-- START Extracted information --
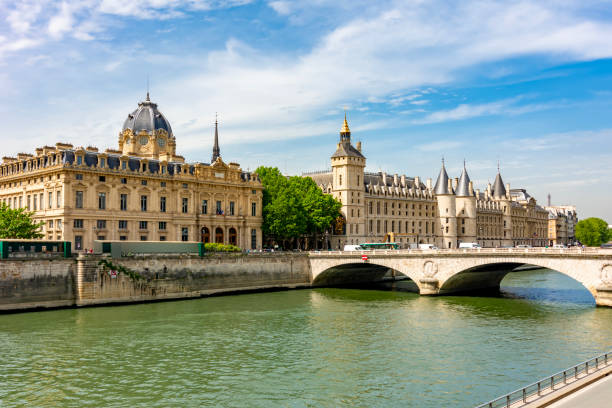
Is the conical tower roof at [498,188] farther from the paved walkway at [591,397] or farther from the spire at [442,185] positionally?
the paved walkway at [591,397]

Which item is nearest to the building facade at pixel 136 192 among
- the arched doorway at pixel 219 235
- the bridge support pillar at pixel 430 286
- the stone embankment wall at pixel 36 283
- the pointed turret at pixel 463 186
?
the arched doorway at pixel 219 235

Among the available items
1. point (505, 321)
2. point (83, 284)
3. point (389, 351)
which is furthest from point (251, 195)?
point (389, 351)

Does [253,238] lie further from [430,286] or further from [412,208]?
[412,208]

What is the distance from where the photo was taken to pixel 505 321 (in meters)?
48.7

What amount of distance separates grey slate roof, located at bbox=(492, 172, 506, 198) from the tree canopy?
264ft

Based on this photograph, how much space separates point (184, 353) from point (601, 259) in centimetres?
3694

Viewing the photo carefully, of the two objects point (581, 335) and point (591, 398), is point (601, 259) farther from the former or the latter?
point (591, 398)

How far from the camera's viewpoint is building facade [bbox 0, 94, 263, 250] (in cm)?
7144

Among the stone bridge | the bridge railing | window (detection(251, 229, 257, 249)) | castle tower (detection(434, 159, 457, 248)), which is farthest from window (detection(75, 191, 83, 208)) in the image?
castle tower (detection(434, 159, 457, 248))

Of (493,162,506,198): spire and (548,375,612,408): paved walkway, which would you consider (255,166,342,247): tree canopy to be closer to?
(548,375,612,408): paved walkway

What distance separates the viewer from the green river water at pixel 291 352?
29406mm

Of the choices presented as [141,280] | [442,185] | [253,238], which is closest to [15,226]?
[141,280]

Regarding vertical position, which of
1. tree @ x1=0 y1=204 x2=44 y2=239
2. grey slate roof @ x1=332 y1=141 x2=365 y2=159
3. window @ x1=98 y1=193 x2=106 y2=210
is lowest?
tree @ x1=0 y1=204 x2=44 y2=239

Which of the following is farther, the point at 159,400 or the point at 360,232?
the point at 360,232
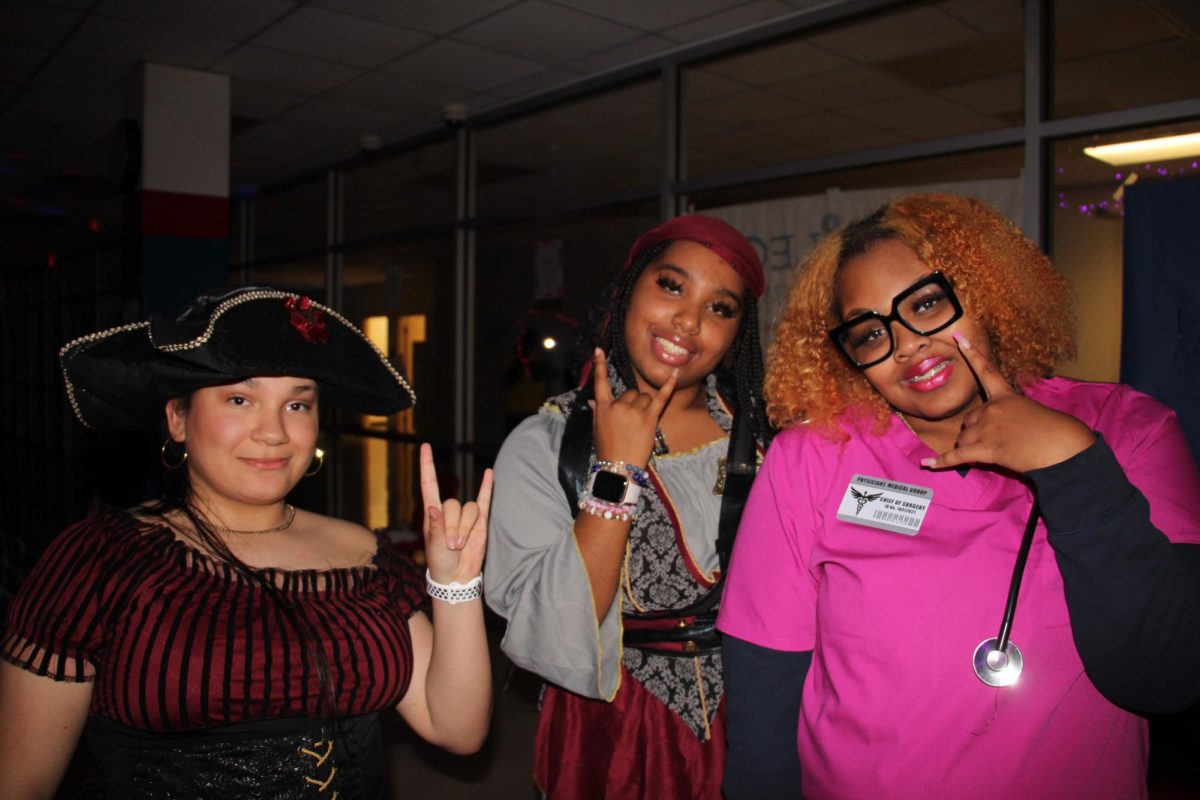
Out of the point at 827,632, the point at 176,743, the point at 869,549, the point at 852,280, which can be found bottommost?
the point at 176,743

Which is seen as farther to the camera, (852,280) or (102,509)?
(102,509)

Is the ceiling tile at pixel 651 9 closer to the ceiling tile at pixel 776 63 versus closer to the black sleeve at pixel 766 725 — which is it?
the ceiling tile at pixel 776 63

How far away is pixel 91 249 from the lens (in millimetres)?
11023

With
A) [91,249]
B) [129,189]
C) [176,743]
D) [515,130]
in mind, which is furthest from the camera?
[91,249]

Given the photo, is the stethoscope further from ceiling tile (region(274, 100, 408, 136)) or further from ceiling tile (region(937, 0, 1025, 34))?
ceiling tile (region(274, 100, 408, 136))

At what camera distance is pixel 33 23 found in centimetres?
442

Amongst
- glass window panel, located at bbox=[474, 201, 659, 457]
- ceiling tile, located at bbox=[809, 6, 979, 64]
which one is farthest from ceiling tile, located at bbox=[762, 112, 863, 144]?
glass window panel, located at bbox=[474, 201, 659, 457]

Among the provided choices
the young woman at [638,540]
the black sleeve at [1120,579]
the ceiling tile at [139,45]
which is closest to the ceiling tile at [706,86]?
the ceiling tile at [139,45]

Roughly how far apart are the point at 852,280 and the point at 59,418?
1374cm

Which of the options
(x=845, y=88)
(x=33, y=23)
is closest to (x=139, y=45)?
(x=33, y=23)

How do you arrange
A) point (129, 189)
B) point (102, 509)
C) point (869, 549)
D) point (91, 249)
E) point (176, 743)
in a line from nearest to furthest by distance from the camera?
point (869, 549)
point (176, 743)
point (102, 509)
point (129, 189)
point (91, 249)

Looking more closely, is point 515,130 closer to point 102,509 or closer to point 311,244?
point 102,509

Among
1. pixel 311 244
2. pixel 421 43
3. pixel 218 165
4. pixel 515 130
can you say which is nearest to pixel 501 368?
pixel 311 244

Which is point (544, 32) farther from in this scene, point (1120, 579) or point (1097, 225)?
-- END Extracted information --
## Exercise description
Rewrite the lines from the one containing "Looking more closely, is" through the end of the records, keeping each request as it stands. In the answers only, multiply every pixel coordinate by 1.3 and round to the nearest whole number, with halves rounded up.

## Result of this exercise
Looking more closely, is point 515,130 closer to point 102,509 or closer to point 311,244?
point 133,662

Among
1. pixel 311 244
2. pixel 421 43
3. pixel 218 165
4. pixel 515 130
can you say which is nearest to pixel 501 368?
pixel 404 317

Which is point (544, 32) farther from in this scene, point (1120, 579) or point (1097, 225)?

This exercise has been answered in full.